Milos Forman est de ces réalisateurs qui provoquèrent mes premiers émois cinématographiques notamment dans « Amadeus » ou « Vol au-dessus d’un nid de coucou ». C’est donc avec une curiosité certaine que je découvre son premier long métrage, « L’as de pique » sorti en 1963. Pour être tout à fait honnête, ce film m’a ennuyé. Dans le registre des films naturalistes, soit j’apprécie l’expérience, car les thèmes abordés résonnent en moi, soit sa poésie du réel me laisse de marbre.
Dans le cas de ce film, j’opte pour la barrière générationnelle. Étant né après la chute de l’Union soviétique et des Républiques socialistes d’Europe de l’Est, les atermoiements de la jeunesse tchèque qui la conduira au printemps de Prague m’indiffèrent quelque peu. Cependant, le réalisateur étant talentueux, le long métrage présente de nombreuses qualités.
Le film nous expose la vie d’un jeune adolescent, Petr, apprenti venant de décrocher un travail estival qui consiste à surveiller les clients d’une supérette. Il nous présentera ses relations avec ses amis, notamment sa copine Aša et son ennemi Čenda.
Le long métrage s’inscrit dans la nouvelle vague tchèque qui ne souhaitait plus représenter de héros socialistes, mais de gens du quotidien vivant dans un système socialisme où règne une surveillance insidieuse.
Un exemple flagrant de ce contrôle repose dans l’emploi de Petr. Ce dernier est chargé d’empêcher de potentiels voleurs de commettre leur forfait sans en avoir officiellement les attributions. Le patron de la boutique lui indique qu’il fait confiance en ses clients, mais en même temps il lui demande d’observer insidieusement si personne ne cache de la marchandise sur lui. Il ne doit pas porter de tenue du magasin et ne pas être perçu comme un vigile. Beaucoup de plans marquent ce rôle de voyeur, gros plans sur des mains, inserts sur des produits. Durant les scènes dans la supérette, des rangées ou des murs obstrue partiellement notre champ de vision ce qui renforce la composante voyeuriste de ce travail.

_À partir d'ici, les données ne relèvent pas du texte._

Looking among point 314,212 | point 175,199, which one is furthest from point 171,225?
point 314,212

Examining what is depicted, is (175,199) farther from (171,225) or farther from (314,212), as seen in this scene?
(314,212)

La scène du vol est révélatrice de la situation de la Tchécoslovaquie au cours des années 60, vol d’une dizaine de paquets de bonbons témoignant d’une peur de la pénurie même sur des produits non essentiels.
Ce travail n’est qu’une touche de plus dans la vie perdue de Petr. Petr nous apparaît comme un adolescent timide et réservé en quête de sens et de liberté. Il apparaît comme perdu dans le cadre. Il est incapable de soutenir le regard de quelqu’un d’autre. Son personnage s’inscrit parmi les autres jeunes de ce récit en quête de libération sexuelle avec toutes ses envies et ses maladresses, mais également confronté à l’ancienne génération cramponnée sur sa morale chrétienne et les valeurs du vrai travail.
L’imprimé d’un tableau représentant un nu féminin que transporte Petr dans une scène s’oppose au portrait de la vierge à l’enfant trônant dans l’appartement des parents.
Pour conclure, ce film brosse un portrait sans jugement de la société de son époque — société partagée entre socialisme, traditions et quête de libération de sa jeunesse.